第1章 再会ってはやくない!?
何と答えたらいいものかと口をもごもごさせていると、原君が代わりに口を開いてくれた。
「ごめんね~急に変なこと聞いちゃって、この子花宮大好きちゃんでさ」
「そんなんじゃない」
「いや、大好きっしょ。花宮に近づく女子がいるといっつもその質問するじゃん。けん制でしょ、けん制!」
原君のおちょくりにオレンジ髪の男の子がぶはっと噴き出した。
「ただの興味本位だ」と黒髪短髪の子が無表情で答えれば、また爆笑が起こる。
ほーう野生のボーイズラブか。
花宮も無表情くんもなかなかに端正な顔立ちをしているし、イケメンが戯れているのは絵になる。

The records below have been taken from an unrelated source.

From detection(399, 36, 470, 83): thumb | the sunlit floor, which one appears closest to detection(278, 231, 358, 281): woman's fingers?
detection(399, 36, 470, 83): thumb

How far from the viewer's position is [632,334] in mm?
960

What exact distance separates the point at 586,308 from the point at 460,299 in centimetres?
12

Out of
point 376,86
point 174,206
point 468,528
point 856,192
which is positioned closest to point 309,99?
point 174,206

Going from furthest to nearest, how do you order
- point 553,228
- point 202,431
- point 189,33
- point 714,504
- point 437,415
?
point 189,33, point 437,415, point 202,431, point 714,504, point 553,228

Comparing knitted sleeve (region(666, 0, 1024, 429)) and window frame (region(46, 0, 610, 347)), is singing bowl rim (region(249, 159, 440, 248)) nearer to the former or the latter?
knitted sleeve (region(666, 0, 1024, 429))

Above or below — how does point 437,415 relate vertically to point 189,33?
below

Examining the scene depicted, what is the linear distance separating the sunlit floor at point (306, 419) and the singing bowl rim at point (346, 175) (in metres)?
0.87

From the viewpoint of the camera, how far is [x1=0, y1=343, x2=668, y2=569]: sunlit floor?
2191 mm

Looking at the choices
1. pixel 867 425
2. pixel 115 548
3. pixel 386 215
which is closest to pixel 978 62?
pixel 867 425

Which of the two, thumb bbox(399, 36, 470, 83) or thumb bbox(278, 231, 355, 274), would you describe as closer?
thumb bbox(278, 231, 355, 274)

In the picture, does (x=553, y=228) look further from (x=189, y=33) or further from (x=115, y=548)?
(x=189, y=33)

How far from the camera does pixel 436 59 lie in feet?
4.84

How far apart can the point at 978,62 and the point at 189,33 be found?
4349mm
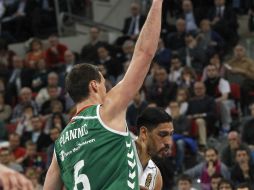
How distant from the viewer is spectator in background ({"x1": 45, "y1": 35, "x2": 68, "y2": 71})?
63.1 ft

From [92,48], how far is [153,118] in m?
12.9

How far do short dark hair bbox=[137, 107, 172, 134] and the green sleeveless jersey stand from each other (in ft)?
3.50

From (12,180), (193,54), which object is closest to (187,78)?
(193,54)

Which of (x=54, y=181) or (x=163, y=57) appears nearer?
(x=54, y=181)

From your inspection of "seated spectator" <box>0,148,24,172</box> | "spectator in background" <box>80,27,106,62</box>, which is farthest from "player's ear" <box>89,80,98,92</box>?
"spectator in background" <box>80,27,106,62</box>

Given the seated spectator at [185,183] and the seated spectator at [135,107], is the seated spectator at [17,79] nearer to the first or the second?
the seated spectator at [135,107]

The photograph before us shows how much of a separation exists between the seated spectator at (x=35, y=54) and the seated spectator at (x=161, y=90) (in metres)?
3.70

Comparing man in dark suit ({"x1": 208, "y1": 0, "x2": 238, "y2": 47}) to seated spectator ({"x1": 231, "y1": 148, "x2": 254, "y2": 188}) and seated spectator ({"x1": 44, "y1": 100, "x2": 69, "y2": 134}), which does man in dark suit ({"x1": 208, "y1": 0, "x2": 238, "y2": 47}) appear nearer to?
seated spectator ({"x1": 44, "y1": 100, "x2": 69, "y2": 134})

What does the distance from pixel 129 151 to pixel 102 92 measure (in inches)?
16.7

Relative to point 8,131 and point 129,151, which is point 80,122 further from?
point 8,131

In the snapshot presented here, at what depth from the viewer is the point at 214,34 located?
58.1 ft

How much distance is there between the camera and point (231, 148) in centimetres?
1348

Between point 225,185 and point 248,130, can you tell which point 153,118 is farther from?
point 248,130

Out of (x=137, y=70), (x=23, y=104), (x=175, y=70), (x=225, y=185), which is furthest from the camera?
(x=23, y=104)
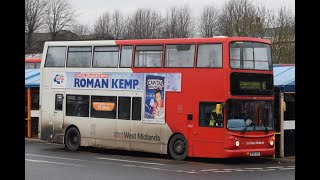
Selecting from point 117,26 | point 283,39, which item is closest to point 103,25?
point 117,26

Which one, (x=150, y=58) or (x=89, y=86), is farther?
(x=89, y=86)

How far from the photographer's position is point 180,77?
1853 cm

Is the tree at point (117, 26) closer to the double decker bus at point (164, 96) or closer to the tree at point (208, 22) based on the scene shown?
the tree at point (208, 22)

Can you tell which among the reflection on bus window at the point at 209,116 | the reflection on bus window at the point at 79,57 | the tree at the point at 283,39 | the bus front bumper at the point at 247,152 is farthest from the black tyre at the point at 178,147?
the tree at the point at 283,39

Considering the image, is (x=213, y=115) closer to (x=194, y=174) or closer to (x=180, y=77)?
(x=180, y=77)

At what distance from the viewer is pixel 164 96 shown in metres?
19.0

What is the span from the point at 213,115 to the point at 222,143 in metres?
0.94

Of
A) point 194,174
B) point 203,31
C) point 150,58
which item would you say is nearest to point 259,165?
point 194,174

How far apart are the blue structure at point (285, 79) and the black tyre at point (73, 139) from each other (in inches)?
299

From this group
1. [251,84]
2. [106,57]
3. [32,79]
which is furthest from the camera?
[32,79]

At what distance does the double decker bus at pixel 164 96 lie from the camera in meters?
17.6

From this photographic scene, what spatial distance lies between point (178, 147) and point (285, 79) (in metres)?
4.59

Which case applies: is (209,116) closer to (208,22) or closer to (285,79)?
(285,79)
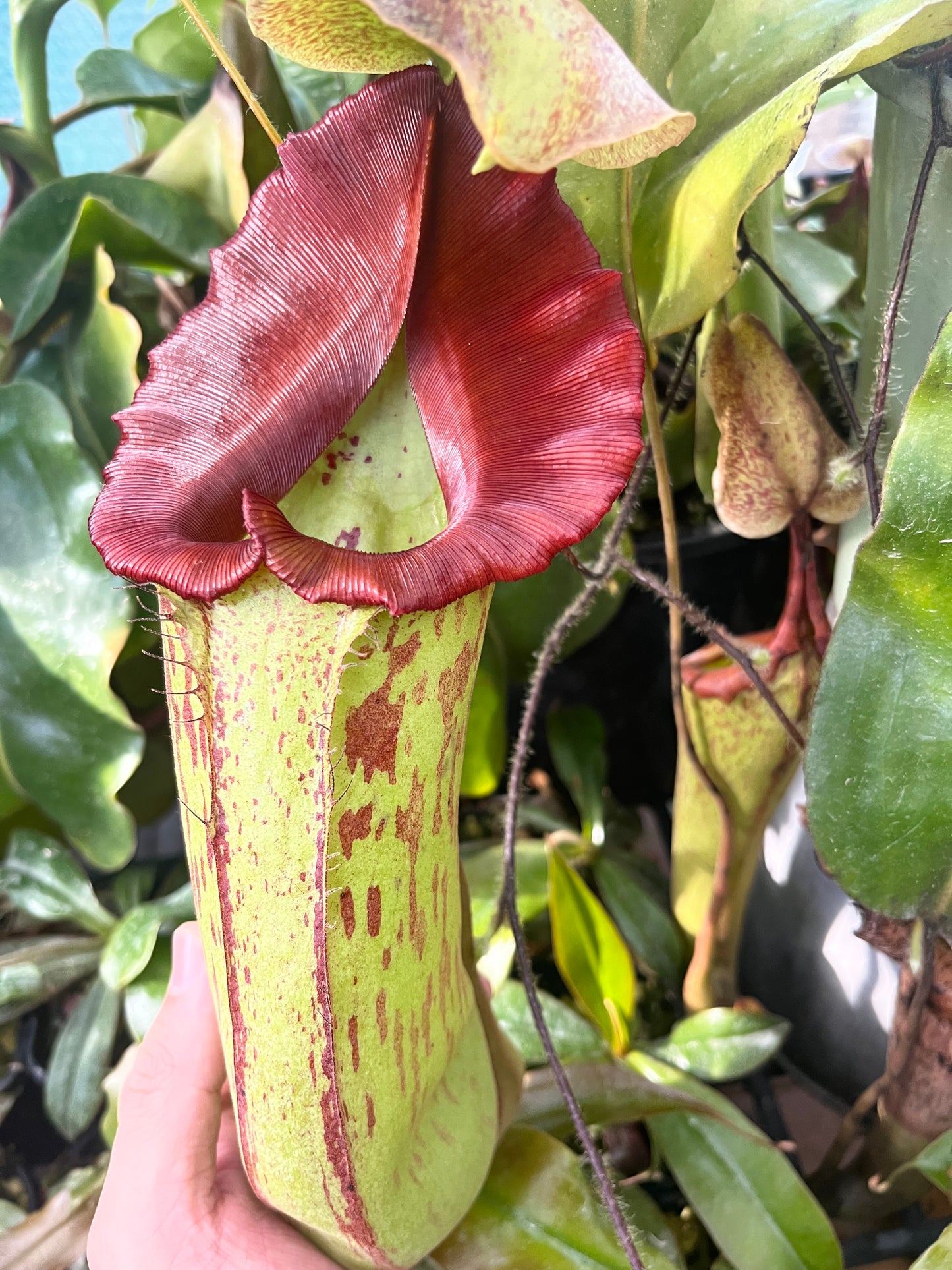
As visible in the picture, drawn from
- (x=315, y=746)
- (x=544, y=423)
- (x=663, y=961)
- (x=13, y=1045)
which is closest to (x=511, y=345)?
(x=544, y=423)

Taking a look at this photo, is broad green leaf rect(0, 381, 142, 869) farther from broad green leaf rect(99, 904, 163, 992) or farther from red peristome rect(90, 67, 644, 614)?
red peristome rect(90, 67, 644, 614)

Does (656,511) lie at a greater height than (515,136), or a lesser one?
lesser

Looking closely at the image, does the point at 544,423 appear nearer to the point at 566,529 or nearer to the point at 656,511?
the point at 566,529

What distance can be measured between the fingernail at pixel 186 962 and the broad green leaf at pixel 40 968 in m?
0.24

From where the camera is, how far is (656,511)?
0.82 meters

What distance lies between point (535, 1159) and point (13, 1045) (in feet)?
1.84

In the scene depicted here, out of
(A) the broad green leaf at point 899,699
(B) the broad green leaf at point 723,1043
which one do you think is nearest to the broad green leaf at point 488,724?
(B) the broad green leaf at point 723,1043

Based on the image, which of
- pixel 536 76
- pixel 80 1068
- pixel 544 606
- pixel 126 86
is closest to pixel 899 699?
pixel 536 76

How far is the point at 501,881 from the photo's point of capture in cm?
71

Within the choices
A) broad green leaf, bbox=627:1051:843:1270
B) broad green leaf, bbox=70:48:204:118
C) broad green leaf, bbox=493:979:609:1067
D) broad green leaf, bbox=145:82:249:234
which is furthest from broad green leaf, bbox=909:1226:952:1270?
broad green leaf, bbox=70:48:204:118

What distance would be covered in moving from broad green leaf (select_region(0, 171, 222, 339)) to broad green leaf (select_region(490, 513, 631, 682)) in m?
0.37

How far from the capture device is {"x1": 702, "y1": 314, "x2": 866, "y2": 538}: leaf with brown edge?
46 centimetres

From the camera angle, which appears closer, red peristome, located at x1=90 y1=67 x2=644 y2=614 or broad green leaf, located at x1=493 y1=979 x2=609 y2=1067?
red peristome, located at x1=90 y1=67 x2=644 y2=614

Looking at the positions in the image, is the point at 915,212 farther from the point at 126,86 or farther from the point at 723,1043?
the point at 126,86
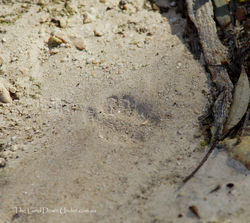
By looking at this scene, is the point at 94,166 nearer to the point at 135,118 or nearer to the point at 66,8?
the point at 135,118

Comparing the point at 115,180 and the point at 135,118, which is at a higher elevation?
the point at 135,118

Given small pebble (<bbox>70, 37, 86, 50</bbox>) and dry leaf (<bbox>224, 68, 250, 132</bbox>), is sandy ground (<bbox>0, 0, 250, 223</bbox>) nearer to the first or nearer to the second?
small pebble (<bbox>70, 37, 86, 50</bbox>)

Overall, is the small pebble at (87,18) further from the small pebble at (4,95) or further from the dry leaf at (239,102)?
the dry leaf at (239,102)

しかし花宮に懐くなんてこの無表情くんはかなりの変わり者だ。
過去に二人でなにかあったのだろうか。
例えば無表情くんがバスケ部に入ったのは不良に恐喝されたところを花宮に助けられたのがきっかけ、なーんて。
いやいや、花宮に限ってそんなことはしないか。
むしろ恐喝する側の方が似合う気がする。
「お前らいっかい黙れ」
ため息交じりの花宮の一喝。
その一声で騒いでいた声がぴたりと止まる。
おお、さすが部長。
「それから越智さん……くだらないことを考えるのは後にしてください」
ぎくり。
花宮はエスパーか何かなのかな。
後ろめたい妄想をばっちりしていた私はそっと目をそらす。